Prompt: Below are records; copy every line in them that holds the word "interacting".

Dataset records:
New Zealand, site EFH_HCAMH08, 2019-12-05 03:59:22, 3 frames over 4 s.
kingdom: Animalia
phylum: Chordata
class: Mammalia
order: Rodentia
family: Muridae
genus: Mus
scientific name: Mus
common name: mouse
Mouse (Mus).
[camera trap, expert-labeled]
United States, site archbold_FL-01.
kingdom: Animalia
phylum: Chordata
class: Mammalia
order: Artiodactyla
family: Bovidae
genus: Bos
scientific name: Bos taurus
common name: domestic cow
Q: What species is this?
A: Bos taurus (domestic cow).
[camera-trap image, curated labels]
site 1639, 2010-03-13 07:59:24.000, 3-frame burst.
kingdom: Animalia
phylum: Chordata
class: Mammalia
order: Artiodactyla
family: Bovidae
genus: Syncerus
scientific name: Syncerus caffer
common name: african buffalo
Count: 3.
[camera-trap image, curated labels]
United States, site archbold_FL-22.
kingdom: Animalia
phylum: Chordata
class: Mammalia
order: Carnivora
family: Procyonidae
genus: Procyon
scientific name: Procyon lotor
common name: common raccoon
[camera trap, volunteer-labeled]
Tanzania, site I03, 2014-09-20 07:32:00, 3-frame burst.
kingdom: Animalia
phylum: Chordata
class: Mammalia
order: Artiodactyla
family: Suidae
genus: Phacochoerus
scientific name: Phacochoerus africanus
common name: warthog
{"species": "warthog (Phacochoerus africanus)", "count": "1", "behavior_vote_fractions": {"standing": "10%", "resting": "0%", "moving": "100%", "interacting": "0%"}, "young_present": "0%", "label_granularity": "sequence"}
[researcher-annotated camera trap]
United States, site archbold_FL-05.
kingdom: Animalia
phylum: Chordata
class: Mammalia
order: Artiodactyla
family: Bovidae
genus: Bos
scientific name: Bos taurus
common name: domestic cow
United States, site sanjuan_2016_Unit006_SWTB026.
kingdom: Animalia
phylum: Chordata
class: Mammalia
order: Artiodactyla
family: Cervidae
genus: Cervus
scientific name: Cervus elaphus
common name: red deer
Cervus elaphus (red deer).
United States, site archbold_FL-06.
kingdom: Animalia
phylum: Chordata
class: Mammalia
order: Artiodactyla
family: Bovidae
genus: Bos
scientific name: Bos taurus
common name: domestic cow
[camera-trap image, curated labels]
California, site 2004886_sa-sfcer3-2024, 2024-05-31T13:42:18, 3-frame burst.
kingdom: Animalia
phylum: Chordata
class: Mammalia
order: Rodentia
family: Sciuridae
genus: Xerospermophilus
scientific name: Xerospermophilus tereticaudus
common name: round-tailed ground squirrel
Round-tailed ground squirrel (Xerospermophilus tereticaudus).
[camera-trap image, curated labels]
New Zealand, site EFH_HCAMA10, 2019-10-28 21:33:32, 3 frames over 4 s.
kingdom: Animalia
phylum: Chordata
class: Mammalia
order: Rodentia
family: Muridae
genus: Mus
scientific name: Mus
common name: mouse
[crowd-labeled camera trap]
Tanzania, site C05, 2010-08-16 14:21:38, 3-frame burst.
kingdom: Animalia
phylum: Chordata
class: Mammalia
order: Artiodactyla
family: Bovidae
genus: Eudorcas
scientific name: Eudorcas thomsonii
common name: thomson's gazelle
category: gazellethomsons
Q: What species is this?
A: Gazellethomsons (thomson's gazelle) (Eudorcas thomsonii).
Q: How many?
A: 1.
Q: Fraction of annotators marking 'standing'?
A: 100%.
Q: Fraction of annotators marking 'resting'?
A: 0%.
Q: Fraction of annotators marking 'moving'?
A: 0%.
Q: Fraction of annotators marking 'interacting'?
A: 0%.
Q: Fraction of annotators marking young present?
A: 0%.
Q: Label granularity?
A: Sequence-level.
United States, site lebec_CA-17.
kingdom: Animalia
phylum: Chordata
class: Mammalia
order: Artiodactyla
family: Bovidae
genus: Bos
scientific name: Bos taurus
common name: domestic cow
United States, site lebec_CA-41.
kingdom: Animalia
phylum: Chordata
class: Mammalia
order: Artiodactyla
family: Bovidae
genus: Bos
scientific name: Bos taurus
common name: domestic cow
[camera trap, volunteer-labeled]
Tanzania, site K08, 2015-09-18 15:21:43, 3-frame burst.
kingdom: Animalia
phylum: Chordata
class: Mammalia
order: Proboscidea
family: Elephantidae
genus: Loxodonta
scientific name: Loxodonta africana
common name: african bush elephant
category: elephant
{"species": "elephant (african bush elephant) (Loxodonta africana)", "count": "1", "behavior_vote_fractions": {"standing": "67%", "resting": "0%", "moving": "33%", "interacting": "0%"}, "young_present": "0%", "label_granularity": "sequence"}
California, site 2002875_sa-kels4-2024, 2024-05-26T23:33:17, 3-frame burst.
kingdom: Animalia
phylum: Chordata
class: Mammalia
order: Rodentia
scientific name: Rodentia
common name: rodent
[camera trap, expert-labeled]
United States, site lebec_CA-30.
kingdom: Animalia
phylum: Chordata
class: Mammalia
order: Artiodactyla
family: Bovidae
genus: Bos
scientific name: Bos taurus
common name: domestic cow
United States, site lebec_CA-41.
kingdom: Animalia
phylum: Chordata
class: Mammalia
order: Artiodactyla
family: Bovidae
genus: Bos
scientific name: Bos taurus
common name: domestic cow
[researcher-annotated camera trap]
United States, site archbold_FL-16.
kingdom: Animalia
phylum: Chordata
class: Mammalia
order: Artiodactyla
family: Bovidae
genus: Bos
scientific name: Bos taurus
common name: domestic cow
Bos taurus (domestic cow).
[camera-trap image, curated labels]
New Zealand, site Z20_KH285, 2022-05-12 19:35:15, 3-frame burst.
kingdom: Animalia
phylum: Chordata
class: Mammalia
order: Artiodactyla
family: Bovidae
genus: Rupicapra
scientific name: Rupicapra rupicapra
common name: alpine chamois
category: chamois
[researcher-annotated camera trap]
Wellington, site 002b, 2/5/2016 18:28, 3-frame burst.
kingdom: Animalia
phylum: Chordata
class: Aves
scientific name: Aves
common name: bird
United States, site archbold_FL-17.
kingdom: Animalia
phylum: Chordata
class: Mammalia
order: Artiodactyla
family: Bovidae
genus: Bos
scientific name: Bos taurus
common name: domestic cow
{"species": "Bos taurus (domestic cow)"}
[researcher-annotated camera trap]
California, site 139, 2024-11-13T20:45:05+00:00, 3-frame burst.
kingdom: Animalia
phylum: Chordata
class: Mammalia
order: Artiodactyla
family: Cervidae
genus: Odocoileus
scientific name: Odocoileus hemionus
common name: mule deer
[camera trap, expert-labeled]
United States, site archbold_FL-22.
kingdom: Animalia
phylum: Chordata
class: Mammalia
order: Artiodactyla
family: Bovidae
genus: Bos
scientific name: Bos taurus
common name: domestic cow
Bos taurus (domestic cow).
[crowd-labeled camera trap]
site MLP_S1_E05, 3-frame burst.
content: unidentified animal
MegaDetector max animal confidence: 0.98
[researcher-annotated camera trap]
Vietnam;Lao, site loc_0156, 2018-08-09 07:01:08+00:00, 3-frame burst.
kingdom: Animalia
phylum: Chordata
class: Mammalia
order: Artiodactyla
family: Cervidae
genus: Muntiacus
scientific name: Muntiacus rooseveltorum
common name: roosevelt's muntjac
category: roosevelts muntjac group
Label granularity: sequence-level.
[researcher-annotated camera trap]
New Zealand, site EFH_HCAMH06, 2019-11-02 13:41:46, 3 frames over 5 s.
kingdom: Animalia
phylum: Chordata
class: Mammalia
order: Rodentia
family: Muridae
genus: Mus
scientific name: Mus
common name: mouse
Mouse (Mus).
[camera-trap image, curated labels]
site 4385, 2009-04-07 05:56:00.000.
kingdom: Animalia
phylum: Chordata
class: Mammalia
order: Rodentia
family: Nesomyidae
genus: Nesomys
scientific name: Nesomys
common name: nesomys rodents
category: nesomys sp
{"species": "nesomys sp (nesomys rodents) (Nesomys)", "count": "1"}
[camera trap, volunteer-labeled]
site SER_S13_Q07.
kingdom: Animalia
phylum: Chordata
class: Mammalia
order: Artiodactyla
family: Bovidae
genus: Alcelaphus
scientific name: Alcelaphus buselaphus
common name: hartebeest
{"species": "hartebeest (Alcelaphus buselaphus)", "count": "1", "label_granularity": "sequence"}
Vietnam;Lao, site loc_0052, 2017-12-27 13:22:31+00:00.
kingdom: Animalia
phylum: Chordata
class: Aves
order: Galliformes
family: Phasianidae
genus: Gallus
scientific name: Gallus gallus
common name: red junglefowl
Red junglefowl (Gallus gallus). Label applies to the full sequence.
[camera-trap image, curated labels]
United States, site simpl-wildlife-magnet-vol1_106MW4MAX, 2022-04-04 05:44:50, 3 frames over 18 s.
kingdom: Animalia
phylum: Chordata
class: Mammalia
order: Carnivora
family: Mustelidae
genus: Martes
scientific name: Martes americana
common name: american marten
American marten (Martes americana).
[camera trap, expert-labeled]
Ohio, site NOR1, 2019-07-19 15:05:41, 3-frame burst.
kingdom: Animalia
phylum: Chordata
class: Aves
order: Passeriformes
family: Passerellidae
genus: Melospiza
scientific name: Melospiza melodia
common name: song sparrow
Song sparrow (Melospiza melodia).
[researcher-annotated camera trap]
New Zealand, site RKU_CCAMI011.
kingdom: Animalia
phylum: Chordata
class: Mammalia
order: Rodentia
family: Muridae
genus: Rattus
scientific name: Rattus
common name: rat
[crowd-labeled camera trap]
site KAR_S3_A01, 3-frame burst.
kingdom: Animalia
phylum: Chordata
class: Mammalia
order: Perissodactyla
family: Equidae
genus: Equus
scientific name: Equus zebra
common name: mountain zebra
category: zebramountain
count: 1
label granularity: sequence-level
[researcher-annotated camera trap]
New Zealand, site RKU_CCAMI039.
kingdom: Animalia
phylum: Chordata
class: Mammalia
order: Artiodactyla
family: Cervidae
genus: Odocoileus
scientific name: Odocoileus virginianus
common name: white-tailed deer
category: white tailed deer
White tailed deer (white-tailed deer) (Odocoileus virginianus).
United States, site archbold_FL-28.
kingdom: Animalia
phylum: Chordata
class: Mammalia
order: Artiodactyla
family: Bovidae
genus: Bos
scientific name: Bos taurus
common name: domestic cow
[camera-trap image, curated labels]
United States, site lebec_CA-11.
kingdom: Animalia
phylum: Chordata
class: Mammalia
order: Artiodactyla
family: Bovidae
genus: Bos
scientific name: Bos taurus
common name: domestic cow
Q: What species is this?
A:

Completed task:
{"species": "warthog (Phacochoerus africanus)", "count": "1", "behavior_vote_fractions": {"standing": "10%", "resting": "0%", "moving": "100%", "interacting": "0%"}, "young_present": "0%", "label_granularity": "sequence"}
Q: Fraction of annotators marking 'interacting'?
{"species": "elephant (african bush elephant) (Loxodonta africana)", "count": "1", "behavior_vote_fractions": {"standing": "67%", "resting": "0%", "moving": "33%", "interacting": "0%"}, "young_present": "0%", "label_granularity": "sequence"}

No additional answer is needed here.